■ Anforderungen der Aufgabe ■
Zähle, in wie vielen Zeilen des Materials die Zeichenfolge „frame“ vorkommt, und gib nur diese Zahl an.

■ Zu verwendendes Material ■
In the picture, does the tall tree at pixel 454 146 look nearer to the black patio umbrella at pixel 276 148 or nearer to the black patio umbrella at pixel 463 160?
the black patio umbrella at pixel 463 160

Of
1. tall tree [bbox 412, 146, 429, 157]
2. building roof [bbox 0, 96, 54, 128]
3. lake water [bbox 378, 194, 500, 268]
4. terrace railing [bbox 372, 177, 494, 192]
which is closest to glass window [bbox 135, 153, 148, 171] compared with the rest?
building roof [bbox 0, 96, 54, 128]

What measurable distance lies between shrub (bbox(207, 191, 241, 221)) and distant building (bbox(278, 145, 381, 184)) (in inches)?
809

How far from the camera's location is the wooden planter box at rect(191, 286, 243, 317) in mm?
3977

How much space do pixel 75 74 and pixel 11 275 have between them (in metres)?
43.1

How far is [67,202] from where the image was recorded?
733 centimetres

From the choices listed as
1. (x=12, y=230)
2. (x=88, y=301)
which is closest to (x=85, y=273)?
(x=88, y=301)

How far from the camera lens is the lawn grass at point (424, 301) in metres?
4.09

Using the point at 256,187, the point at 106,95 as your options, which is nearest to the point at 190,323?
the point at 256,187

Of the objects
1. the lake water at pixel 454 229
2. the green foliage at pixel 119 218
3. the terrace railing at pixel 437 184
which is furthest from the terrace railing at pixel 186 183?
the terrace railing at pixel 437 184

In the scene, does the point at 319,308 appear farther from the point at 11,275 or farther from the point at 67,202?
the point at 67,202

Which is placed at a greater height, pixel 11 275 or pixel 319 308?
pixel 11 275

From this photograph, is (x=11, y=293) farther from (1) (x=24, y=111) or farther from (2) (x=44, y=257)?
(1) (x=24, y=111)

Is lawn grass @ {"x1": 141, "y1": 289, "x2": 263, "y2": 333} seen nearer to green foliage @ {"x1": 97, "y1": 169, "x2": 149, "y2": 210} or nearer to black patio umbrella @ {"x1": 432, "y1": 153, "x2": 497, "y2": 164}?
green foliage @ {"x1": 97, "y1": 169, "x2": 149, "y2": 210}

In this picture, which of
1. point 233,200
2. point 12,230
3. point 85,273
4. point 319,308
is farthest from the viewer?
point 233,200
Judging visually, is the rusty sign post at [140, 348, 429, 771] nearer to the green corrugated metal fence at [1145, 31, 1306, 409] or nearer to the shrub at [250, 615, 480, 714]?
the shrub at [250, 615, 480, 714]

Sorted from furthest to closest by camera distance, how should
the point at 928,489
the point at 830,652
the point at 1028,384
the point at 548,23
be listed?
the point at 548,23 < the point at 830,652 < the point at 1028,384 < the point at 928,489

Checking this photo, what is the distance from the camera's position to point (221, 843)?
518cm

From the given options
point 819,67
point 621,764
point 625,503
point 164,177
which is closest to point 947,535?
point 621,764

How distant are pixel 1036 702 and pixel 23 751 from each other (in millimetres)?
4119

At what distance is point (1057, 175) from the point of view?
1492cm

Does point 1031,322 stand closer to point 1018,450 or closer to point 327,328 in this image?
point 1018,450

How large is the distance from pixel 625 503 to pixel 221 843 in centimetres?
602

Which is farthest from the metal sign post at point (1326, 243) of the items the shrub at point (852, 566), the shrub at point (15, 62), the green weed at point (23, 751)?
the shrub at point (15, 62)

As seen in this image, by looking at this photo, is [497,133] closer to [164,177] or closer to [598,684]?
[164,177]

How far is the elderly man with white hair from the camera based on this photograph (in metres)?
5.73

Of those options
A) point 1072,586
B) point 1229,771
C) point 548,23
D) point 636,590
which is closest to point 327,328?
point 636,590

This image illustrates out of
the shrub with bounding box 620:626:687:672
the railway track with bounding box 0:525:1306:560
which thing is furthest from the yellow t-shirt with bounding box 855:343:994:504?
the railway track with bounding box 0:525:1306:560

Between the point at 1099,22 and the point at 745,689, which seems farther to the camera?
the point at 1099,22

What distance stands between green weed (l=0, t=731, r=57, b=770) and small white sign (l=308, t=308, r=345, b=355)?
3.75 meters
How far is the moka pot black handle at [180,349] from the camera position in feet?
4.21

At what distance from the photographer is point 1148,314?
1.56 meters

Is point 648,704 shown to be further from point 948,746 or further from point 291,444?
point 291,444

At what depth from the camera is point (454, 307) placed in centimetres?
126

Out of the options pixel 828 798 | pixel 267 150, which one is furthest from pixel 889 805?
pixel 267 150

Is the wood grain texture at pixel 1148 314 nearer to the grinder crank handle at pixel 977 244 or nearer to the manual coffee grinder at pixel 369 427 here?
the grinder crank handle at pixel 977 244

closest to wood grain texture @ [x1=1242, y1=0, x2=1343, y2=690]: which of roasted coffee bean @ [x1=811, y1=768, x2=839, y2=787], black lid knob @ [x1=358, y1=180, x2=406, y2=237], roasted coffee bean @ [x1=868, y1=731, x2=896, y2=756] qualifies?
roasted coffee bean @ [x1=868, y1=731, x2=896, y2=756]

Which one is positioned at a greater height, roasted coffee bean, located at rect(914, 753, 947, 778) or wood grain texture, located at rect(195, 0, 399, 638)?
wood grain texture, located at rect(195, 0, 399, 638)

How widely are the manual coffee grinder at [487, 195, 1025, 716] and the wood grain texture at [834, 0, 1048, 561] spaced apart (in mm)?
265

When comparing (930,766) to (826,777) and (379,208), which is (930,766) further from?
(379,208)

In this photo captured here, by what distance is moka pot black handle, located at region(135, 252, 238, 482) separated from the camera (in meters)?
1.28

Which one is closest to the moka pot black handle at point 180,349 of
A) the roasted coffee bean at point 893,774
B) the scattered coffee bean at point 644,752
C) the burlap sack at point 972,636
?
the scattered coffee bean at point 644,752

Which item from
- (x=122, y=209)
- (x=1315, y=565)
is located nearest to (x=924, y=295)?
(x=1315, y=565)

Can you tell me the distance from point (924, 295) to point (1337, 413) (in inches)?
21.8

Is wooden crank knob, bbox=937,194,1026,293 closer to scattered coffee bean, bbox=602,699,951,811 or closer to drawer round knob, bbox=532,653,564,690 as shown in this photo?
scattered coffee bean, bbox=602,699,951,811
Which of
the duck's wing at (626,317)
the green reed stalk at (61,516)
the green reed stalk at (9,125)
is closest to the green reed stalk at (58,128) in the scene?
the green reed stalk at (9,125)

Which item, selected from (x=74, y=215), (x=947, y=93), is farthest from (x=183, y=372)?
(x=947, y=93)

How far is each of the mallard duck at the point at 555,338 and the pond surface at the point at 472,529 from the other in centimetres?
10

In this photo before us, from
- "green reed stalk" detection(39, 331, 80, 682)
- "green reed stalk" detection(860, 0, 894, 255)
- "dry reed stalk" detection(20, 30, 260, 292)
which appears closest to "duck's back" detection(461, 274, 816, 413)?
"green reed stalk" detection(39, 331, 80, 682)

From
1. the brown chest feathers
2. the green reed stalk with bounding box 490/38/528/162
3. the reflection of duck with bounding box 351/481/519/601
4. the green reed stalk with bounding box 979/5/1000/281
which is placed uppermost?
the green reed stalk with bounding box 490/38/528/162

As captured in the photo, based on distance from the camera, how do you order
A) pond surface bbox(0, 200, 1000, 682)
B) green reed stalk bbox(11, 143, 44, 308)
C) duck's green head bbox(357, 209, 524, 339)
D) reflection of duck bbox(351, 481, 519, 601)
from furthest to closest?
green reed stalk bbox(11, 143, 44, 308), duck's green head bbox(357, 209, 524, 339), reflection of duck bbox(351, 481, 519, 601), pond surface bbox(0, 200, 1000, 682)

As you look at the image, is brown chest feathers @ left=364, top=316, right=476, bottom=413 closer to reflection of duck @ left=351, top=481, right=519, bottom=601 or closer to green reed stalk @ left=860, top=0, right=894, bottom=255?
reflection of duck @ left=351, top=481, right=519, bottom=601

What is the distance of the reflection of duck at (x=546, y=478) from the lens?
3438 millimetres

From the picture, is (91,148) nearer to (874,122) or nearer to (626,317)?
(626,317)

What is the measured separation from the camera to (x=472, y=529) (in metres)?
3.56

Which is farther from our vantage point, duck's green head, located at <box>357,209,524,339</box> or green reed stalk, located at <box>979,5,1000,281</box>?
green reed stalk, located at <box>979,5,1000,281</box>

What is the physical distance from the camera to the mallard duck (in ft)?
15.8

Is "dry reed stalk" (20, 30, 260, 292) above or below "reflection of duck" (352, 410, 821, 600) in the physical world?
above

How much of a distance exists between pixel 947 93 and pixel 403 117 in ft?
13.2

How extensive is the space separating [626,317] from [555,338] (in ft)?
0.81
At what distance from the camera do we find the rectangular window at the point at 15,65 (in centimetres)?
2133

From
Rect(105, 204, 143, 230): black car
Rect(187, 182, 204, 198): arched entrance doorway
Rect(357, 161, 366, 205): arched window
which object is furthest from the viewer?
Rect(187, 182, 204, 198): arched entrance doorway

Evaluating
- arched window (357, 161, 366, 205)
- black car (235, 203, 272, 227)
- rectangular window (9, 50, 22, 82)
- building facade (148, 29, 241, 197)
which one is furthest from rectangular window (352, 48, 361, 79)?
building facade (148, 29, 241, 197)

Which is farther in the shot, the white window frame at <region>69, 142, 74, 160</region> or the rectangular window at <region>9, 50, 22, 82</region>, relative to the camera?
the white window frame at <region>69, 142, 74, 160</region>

■ Lösung der Aufgabe ■
2